The current study has several limitations inherent to in-vitro designs. The complex biomechanical and biological conditions of the oral environment, including cyclic loading, thermal fluctuations and periodontal responses, cannot be fully simulated. In addition, the structural variability of dentine among teeth and regions may have influenced the results.3,6 Furthermore, the long-term behaviour of calcium silicate-based materials and their interaction with dentine over time were not assessed. 29 Moreover, the fracture patterns and microstructural characteristics of the fractured specimens were not evaluated. Future studies incorporating microscopic analyses of fracture surfaces and material–dentin interfaces, dynamic loading conditions, long-term evaluation and different repair timings may provide further insight into the mechanical behaviour and clinical performance of perforation repair materials.
Within the limitations of this in-vitro study, furcal perforations significantly reduced the fracture resistance of endodontically treated teeth compared to those without structural defects. Repair with calcium silicate-based materials, such as Bio MTA+ or CEM, improves mechanical strength but does not restore it to the level of endodontically treated teeth without perforation. Bio MTA+ and CEM demonstrated comparable performance and may be considered suitable options for furcal perforation repair from a mechanical standpoint. While repair provides a significant mechanical benefit compared to no treatment, the treated tooth remains more susceptible to fracturing than its non-perforated counterpart.
Footnotes
Ethical considerations
This study was approved by the Baskent University Institutional Review Board and Non-Interventional Clinical Research Ethics Committee, in accordance with the Declaration of Helsinki (project no: D-DA25/02).
Consent to participate
Informed verbal and written consent was obtained from all patients whose extracted teeth were used in this study.
Author contributions
B.O.: Conceptualization, Resources, Investigation; T.O.: Writing – Original draft, Investigation, Visualization; D.I.: Project administration, Investigation, Data curation; D.R.: Resources, Formal analysis. K.G.: Supervision; Writing – Review & Editing.
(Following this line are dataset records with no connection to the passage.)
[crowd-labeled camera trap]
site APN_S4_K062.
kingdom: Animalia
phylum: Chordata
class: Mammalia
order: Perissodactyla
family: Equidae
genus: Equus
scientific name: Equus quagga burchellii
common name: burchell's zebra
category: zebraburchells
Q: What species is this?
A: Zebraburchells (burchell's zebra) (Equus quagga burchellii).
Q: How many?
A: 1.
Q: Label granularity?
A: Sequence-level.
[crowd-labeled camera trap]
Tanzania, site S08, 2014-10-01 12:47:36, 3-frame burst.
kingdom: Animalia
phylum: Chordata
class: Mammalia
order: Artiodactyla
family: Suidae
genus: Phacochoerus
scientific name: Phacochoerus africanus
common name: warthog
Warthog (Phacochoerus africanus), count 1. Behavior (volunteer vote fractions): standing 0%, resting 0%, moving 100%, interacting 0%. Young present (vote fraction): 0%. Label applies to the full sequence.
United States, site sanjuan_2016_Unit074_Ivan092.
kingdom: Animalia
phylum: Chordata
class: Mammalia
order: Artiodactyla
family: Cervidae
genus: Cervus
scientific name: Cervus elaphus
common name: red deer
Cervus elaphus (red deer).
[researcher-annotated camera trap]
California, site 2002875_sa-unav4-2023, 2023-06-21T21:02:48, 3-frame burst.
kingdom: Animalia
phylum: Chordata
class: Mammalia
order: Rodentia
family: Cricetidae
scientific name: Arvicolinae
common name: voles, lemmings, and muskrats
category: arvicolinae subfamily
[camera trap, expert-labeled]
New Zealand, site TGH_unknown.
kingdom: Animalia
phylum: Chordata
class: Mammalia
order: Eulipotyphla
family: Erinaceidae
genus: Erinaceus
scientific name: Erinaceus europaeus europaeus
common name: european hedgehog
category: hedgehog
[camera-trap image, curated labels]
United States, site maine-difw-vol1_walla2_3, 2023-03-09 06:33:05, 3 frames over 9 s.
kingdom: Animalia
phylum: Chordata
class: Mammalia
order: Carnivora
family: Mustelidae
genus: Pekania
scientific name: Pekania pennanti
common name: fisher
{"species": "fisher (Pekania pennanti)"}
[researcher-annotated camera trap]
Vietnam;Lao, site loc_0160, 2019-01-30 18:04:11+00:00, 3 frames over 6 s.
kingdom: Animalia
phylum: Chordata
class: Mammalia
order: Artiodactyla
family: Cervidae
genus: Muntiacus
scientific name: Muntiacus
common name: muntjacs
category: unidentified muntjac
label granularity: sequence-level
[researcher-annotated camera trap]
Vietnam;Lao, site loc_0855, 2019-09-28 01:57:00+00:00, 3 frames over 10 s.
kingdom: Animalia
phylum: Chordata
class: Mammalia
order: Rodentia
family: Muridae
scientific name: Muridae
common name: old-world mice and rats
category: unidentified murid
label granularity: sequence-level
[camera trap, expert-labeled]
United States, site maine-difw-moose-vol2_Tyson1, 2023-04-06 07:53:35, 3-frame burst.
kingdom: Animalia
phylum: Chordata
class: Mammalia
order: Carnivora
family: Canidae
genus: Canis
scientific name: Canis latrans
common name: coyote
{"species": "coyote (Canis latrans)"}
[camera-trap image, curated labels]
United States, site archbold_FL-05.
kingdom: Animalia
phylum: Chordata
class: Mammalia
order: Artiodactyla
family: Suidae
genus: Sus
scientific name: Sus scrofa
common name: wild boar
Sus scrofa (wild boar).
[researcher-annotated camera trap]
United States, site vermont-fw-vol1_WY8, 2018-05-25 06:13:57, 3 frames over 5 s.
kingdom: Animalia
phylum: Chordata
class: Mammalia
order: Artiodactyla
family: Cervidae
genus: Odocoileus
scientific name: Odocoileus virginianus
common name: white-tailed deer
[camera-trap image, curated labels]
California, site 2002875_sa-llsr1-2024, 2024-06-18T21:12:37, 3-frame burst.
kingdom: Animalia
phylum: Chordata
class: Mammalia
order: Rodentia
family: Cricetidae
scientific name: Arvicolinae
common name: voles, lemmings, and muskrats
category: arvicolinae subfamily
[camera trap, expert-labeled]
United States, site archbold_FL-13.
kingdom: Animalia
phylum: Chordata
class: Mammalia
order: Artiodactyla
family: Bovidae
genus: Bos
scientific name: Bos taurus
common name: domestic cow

All authors reviewed and approved the manuscript.
Funding
The authors disclosed receipt of the following financial support for the research, authorship, and/or publication of this article: This study was funded by Baskent University Research Fund (Project no: D-DA25/02).
Declaration of conflicting interests
The authors declared no potential conflicts of interest with respect to the research, authorship, and/or publication of this article.
Data Availability Statement
The datasets used and/or analysed during the current study are uploaded as research data.